Later that night, Wanda approached him directly.

They sat by the fireplace, Sirius swaddled in a blanket, Harry already fast asleep upstairs. Wanda, expression unreadable, twirled her fingers as crimson magic danced over her knuckles.

"I need your help," she said softly.

Sirius looked up.

"I want to mimic her," Wanda continued. "Her gestures. Her way of speaking. Her presence. I don't want to replace her in Harry's heart. But I do want to protect him… and sometimes, the greatest protection is illusion. You knew her best, didn't you?"

Sirius set his tea down carefully and gave her a long, unreadable look.

"I knew her when she hated James Potter," he said, half-smiling. "And when she fell in love with him anyway. I knew her when she hexed bullies in the corridor and when she cried in the astronomy tower during her seventh year."

He leaned back, eyes distant. "I can help you. But understand this, Wanda—Lily was fire. A different kind of fire than you. She didn't explode. She burned. Quiet. Steady. Until there was nothing left but light."

Wanda nodded slowly, her voice barely a whisper. "Then show me."

They began the next morning.

Sirius took her to the Pensieve Wanda had bought from a magical antique dealer in Belgium—a shallow silver basin inlaid with runes and starlight. He extracted memory after memory from his temple with the tip of his wand and let Wanda and Harry view them, one by one.

There was Lily in the Gryffindor common room, laughing as she braided Mary MacDonald's hair. There she was in the library, calmly arguing with Slughorn about a potion theory. Then dueling in the courtyard against Mulciber, red hair flying and wand steady. Then in the Three Broomsticks, sipping butterbeer and rolling her eyes as James Potter tried to impress her with ridiculous broom tricks outside the window.

Each memory shaped Wanda's understanding of who Lily Evans Potter had been. Each memory deepened her empathy.

Sirius coached her relentlessly.

"Lily never slouched," he said one evening as Wanda attempted to replicate the young mother's posture. "She stood like the world was beneath her feet, not above her."

"Her smile—more subtle. Not with your whole mouth. She had that half-smirk thing going. Like she already knew she was right."

"She always called James 'Potter,' even after they were married. Habit, I guess. But she only used 'James' when she was being serious."

"Her wand flicks were sharp. Like punctuation. You do this circular thing. Too elegant. You need precision, not flair."

It was exhausting.

But Wanda persisted.

And soon, her imitation became uncanny.

Even America, who had never met Lily, found herself startled when Wanda walked into the drawing room one evening dressed in Muggle jeans, a Hogwarts jumper, and Lily's long auburn curls flowing behind her.

"Okay," America said, blinking. "That's weirdly accurate."

Sirius smiled faintly. "We're getting there."
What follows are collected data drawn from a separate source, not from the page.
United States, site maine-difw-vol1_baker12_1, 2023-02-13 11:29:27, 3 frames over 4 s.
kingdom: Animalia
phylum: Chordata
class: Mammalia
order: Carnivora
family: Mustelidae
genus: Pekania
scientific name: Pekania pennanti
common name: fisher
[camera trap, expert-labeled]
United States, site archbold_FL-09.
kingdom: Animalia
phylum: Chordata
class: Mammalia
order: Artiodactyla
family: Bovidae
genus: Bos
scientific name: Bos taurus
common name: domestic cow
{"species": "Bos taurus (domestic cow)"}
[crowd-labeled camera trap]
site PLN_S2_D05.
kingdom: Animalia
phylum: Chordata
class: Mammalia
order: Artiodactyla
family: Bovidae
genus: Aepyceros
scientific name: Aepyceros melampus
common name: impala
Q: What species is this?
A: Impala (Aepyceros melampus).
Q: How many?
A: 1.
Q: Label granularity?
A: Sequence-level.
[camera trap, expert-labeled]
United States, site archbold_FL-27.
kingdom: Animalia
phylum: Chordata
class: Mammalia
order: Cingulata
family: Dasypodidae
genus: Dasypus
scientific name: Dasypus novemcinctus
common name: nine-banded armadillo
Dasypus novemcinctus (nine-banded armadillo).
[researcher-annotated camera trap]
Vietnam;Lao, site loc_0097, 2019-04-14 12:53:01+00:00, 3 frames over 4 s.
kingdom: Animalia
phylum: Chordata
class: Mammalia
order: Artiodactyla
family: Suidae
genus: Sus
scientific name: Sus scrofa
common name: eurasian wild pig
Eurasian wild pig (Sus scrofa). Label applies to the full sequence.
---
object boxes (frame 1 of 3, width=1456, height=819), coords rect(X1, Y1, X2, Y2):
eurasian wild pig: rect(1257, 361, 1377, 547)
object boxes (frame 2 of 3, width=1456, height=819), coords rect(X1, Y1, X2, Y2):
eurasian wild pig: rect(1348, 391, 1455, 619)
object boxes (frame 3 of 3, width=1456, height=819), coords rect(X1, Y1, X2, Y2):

Meanwhile, Harry had not been idle.

When he wasn't training with Wanda or cooking for the manor, he was helping Sirius recover—bringing him books, taking him on slow walks around the magical greenhouse, or simply sitting in silence as Sirius stared into the fire and processed the world he'd missed.

"Do you think Dad would've liked her?" Harry asked one afternoon.

Sirius looked up from his steaming mug of broth. "Wanda?"

Harry nodded.

"He'd have adored her," Sirius said without hesitation. "James loved chaos… and loyalty. She's got both."

Harry grinned. "She also hexed Aunt Petunia. Twice."

Sirius choked on his drink. "Merlin's teeth—I wish I'd been there."

The manor, once quiet and solemn, was now alive with laughter, learning, and memory. And Sirius Black, once a fugitive and prisoner, found a purpose again—not in rebellion, but in legacy.